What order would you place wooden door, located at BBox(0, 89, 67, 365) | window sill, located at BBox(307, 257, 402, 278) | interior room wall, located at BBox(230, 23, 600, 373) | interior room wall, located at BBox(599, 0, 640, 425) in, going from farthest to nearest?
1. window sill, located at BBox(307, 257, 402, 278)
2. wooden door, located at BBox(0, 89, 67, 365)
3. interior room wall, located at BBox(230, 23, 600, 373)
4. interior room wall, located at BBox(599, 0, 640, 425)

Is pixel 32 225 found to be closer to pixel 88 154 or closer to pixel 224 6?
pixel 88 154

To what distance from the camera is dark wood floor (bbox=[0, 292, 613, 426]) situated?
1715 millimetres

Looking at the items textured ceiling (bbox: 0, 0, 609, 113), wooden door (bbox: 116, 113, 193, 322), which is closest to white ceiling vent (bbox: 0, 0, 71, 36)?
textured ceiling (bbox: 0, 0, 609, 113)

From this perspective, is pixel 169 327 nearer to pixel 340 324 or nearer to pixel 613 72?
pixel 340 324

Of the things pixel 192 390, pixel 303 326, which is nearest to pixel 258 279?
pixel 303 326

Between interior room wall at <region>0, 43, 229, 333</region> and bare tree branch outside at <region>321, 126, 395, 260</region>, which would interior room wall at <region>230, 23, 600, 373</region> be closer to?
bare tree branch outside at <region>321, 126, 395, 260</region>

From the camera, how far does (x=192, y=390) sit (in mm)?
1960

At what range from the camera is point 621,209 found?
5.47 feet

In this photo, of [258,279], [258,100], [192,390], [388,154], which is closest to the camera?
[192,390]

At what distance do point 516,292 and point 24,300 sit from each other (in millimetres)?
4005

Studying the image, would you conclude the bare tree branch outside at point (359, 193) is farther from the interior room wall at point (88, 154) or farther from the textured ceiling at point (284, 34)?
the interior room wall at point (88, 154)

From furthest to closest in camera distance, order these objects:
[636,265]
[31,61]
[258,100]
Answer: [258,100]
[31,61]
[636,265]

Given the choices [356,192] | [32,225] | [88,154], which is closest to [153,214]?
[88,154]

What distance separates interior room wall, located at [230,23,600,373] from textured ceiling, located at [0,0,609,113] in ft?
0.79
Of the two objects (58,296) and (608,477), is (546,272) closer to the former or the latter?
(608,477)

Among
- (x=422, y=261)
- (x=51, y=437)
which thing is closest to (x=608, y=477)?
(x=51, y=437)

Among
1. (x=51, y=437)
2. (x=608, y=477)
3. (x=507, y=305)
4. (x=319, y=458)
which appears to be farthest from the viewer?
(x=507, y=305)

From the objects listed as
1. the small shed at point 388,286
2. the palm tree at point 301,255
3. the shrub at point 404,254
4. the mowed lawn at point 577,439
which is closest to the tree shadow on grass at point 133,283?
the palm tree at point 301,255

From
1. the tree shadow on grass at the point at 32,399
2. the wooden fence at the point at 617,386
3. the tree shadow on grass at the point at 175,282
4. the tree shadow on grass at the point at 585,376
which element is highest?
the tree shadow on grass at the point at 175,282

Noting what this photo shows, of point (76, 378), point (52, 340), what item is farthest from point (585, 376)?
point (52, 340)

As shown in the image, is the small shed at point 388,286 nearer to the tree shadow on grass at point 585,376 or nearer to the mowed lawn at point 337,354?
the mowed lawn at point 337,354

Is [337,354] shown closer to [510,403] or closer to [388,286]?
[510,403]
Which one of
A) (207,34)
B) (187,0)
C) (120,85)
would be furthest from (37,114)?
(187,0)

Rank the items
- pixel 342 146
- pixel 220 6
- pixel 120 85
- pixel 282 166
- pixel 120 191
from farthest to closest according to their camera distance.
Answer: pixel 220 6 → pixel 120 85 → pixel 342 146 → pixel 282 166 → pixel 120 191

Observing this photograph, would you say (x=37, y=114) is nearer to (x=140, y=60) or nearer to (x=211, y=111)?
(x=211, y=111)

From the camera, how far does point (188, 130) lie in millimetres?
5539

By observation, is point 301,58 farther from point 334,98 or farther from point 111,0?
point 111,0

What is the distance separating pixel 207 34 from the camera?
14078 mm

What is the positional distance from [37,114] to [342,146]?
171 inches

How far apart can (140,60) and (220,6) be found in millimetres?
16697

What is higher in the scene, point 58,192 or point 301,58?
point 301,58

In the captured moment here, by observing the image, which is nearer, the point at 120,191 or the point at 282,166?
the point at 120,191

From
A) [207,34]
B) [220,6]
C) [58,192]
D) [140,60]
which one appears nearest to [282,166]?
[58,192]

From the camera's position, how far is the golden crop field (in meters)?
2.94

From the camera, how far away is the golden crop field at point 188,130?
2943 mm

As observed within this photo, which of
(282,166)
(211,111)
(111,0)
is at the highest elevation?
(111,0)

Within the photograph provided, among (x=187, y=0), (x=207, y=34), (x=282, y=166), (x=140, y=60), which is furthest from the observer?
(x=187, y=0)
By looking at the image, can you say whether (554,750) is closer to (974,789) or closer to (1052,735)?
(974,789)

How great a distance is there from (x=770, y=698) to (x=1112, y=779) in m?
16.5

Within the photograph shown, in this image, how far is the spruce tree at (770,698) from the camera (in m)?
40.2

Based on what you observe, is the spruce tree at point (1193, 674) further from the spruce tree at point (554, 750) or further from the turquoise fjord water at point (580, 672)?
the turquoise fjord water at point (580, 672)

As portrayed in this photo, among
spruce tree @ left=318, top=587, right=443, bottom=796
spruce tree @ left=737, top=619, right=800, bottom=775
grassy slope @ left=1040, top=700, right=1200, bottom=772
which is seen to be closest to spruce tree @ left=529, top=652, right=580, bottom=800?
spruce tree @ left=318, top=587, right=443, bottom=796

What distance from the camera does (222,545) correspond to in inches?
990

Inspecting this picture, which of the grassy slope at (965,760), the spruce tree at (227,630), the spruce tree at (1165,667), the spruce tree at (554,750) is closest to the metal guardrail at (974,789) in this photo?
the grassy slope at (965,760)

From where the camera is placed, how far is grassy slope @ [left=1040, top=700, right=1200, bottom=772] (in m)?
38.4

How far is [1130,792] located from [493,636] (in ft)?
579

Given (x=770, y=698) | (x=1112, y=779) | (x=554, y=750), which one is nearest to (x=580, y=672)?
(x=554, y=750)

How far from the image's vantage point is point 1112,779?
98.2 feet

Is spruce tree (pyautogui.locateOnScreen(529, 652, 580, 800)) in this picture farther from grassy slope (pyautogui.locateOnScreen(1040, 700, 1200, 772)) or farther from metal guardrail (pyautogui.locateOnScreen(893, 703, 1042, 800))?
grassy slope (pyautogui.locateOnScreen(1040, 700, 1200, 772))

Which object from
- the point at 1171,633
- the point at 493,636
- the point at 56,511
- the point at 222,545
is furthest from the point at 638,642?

> **EXERCISE REQUIREMENTS**
Reproduce, word for word, everything from the line containing "Which object from" down to the end of the material, including both of those ends.

> **IN RESPONSE**
Which object from
- the point at 1171,633
- the point at 493,636
- the point at 56,511
- the point at 222,545
is furthest from the point at 638,642?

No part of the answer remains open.